» WHAT YOU NEED TO DO
Output each entry below as it stands, leaving out every picture.

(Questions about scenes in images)

>>>>

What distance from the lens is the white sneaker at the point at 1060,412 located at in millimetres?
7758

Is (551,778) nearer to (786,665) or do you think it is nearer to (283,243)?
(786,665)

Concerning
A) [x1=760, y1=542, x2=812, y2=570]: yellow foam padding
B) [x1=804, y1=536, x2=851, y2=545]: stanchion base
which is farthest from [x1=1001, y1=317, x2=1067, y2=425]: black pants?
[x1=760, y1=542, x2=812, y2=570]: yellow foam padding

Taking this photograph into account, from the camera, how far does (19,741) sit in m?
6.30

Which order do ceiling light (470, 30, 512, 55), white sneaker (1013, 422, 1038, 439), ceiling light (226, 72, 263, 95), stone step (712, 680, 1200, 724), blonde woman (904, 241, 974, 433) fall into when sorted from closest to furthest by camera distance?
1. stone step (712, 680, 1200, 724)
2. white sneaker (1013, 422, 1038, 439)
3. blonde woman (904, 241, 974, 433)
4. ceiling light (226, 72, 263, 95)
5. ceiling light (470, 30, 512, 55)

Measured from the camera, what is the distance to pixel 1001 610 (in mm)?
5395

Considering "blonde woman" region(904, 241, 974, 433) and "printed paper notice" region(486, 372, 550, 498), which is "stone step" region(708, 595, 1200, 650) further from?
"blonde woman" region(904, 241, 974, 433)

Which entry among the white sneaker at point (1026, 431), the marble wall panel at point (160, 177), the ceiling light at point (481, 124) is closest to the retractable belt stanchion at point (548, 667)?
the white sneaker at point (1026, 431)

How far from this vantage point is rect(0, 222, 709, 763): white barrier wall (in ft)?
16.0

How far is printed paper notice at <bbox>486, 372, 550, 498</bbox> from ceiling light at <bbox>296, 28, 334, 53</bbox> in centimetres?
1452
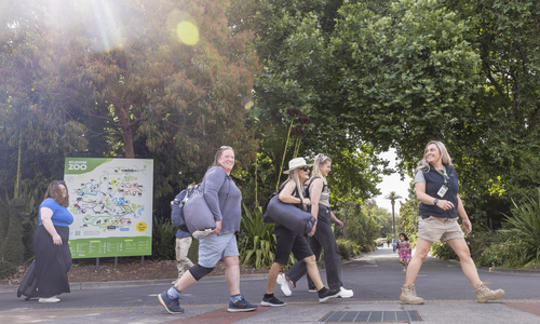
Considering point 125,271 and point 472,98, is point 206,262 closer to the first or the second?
point 125,271

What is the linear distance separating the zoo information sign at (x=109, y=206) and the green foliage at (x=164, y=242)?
56.4 inches

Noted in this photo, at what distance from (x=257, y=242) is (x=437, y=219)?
23.8ft

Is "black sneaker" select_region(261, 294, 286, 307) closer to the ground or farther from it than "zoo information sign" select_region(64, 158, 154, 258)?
closer to the ground

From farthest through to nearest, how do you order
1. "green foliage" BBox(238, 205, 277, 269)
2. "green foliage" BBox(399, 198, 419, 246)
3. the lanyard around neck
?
"green foliage" BBox(399, 198, 419, 246)
"green foliage" BBox(238, 205, 277, 269)
the lanyard around neck

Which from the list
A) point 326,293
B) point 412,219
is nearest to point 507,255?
point 326,293

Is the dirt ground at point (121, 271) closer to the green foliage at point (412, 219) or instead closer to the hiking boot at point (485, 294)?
the hiking boot at point (485, 294)

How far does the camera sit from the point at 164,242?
12.8 meters

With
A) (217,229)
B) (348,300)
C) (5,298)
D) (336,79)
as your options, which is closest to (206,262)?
(217,229)

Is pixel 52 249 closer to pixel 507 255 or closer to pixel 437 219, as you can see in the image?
pixel 437 219

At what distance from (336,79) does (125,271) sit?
9273 millimetres

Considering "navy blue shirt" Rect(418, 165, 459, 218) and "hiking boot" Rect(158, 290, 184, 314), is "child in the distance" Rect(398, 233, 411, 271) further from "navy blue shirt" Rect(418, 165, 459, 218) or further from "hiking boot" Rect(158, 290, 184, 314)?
"hiking boot" Rect(158, 290, 184, 314)

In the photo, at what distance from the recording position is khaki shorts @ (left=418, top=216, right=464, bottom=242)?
5551 mm

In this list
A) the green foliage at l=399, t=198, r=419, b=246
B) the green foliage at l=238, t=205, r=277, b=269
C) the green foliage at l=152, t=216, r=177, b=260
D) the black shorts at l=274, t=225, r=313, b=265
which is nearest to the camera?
the black shorts at l=274, t=225, r=313, b=265

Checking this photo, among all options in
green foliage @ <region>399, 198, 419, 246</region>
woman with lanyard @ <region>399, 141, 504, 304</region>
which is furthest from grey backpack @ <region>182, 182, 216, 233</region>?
green foliage @ <region>399, 198, 419, 246</region>
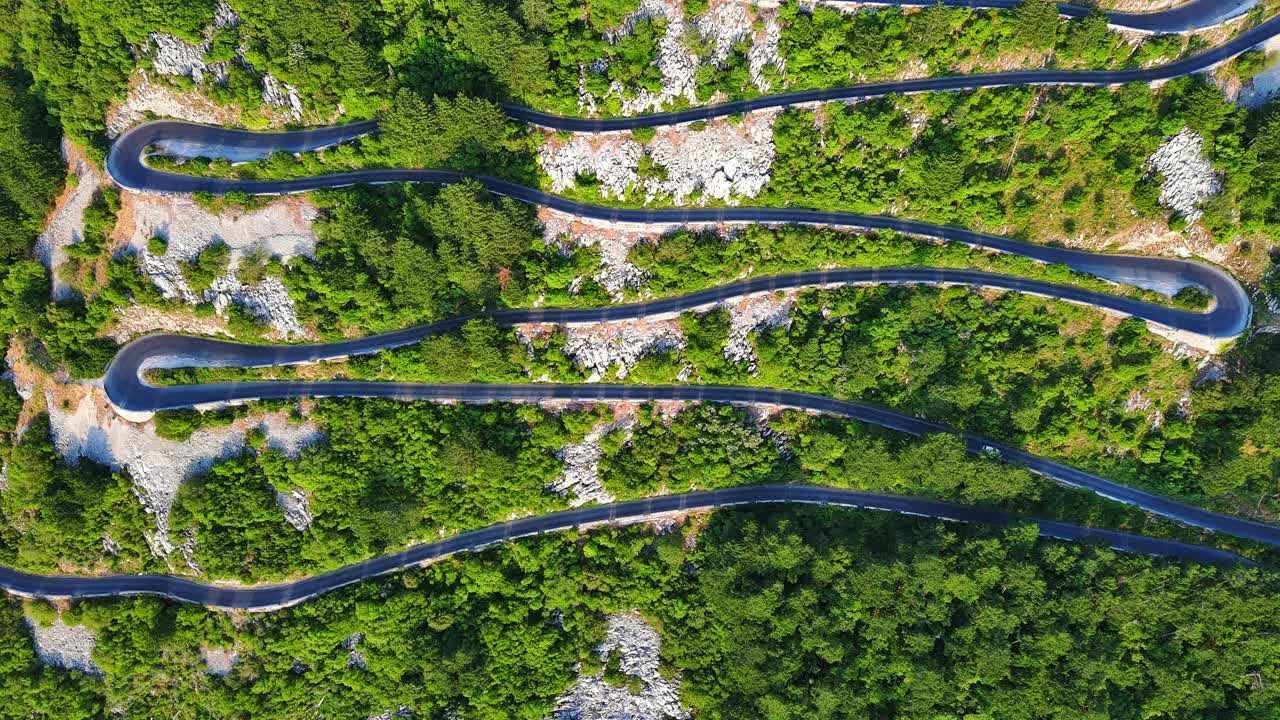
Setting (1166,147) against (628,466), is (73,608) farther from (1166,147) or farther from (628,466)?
(1166,147)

<<<<

» WRITTEN RESPONSE
What distance from the lens is the white sneaker at the point at 1060,412 located at in millimetres?
7758

Is (551,778) nearer to (786,665) or do you think it is nearer to (283,243)?
(786,665)

Concerning
A) [x1=760, y1=542, x2=812, y2=570]: yellow foam padding
B) [x1=804, y1=536, x2=851, y2=545]: stanchion base
which is farthest from [x1=1001, y1=317, x2=1067, y2=425]: black pants?
[x1=760, y1=542, x2=812, y2=570]: yellow foam padding

Taking this photograph into account, from the camera, how far does (19,741) sit in m?
6.30

Which order do ceiling light (470, 30, 512, 55), white sneaker (1013, 422, 1038, 439), ceiling light (226, 72, 263, 95), stone step (712, 680, 1200, 724), blonde woman (904, 241, 974, 433) fall into when sorted from closest to furthest by camera distance?
1. stone step (712, 680, 1200, 724)
2. white sneaker (1013, 422, 1038, 439)
3. blonde woman (904, 241, 974, 433)
4. ceiling light (226, 72, 263, 95)
5. ceiling light (470, 30, 512, 55)

Measured from the camera, what is the distance to pixel 1001 610 (in mm)?
5395

Considering "blonde woman" region(904, 241, 974, 433) and "printed paper notice" region(486, 372, 550, 498), which is "stone step" region(708, 595, 1200, 650) further from?
"blonde woman" region(904, 241, 974, 433)

Which entry among the white sneaker at point (1026, 431), the marble wall panel at point (160, 177), the ceiling light at point (481, 124) is closest to the retractable belt stanchion at point (548, 667)?
the white sneaker at point (1026, 431)

How far from this vantage point is rect(0, 222, 709, 763): white barrier wall (in ft)?
16.0

How far is printed paper notice at <bbox>486, 372, 550, 498</bbox> from ceiling light at <bbox>296, 28, 334, 53</bbox> in centimetres?
1452
Considering point 125,271 and point 472,98, is point 206,262 closer to the first or the second?
point 125,271

What is the linear distance separating the zoo information sign at (x=109, y=206) and the green foliage at (x=164, y=242)?
56.4 inches

Noted in this photo, at what distance from (x=257, y=242) is (x=437, y=219)?
23.8ft

Is "black sneaker" select_region(261, 294, 286, 307) closer to the ground or farther from it than "zoo information sign" select_region(64, 158, 154, 258)?
closer to the ground

From farthest through to nearest, how do you order
1. "green foliage" BBox(238, 205, 277, 269)
2. "green foliage" BBox(399, 198, 419, 246)
3. the lanyard around neck
?
"green foliage" BBox(399, 198, 419, 246)
"green foliage" BBox(238, 205, 277, 269)
the lanyard around neck

Which from the list
A) point 326,293
B) point 412,219
is nearest to point 507,255?
point 326,293

Is the dirt ground at point (121, 271) closer to the green foliage at point (412, 219) or instead closer to the hiking boot at point (485, 294)?
the hiking boot at point (485, 294)

How far does the camera sit from the point at 164,242?
12.8 meters

With
A) (217,229)
B) (348,300)
C) (5,298)
D) (336,79)
as your options, which is closest to (206,262)?
(217,229)

Is pixel 52 249 closer to pixel 507 255 or closer to pixel 437 219, as you can see in the image?
pixel 437 219

At what distance from (336,79) does (125,271) sit?
9273 millimetres

Considering "navy blue shirt" Rect(418, 165, 459, 218) and "hiking boot" Rect(158, 290, 184, 314), is "child in the distance" Rect(398, 233, 411, 271) further from "navy blue shirt" Rect(418, 165, 459, 218) or further from "hiking boot" Rect(158, 290, 184, 314)?
"hiking boot" Rect(158, 290, 184, 314)

In the photo, at what distance from the recording position is khaki shorts @ (left=418, top=216, right=464, bottom=242)?
5551 mm

In this list
A) the green foliage at l=399, t=198, r=419, b=246
B) the green foliage at l=238, t=205, r=277, b=269
C) the green foliage at l=152, t=216, r=177, b=260
D) the black shorts at l=274, t=225, r=313, b=265
which is nearest to the camera?
the black shorts at l=274, t=225, r=313, b=265

Checking this photo, among all options in
green foliage @ <region>399, 198, 419, 246</region>
woman with lanyard @ <region>399, 141, 504, 304</region>
which is furthest from grey backpack @ <region>182, 182, 216, 233</region>?
green foliage @ <region>399, 198, 419, 246</region>
Setting (1166,147) against (628,466), is (73,608) farther from (1166,147) or farther from (628,466)?
(1166,147)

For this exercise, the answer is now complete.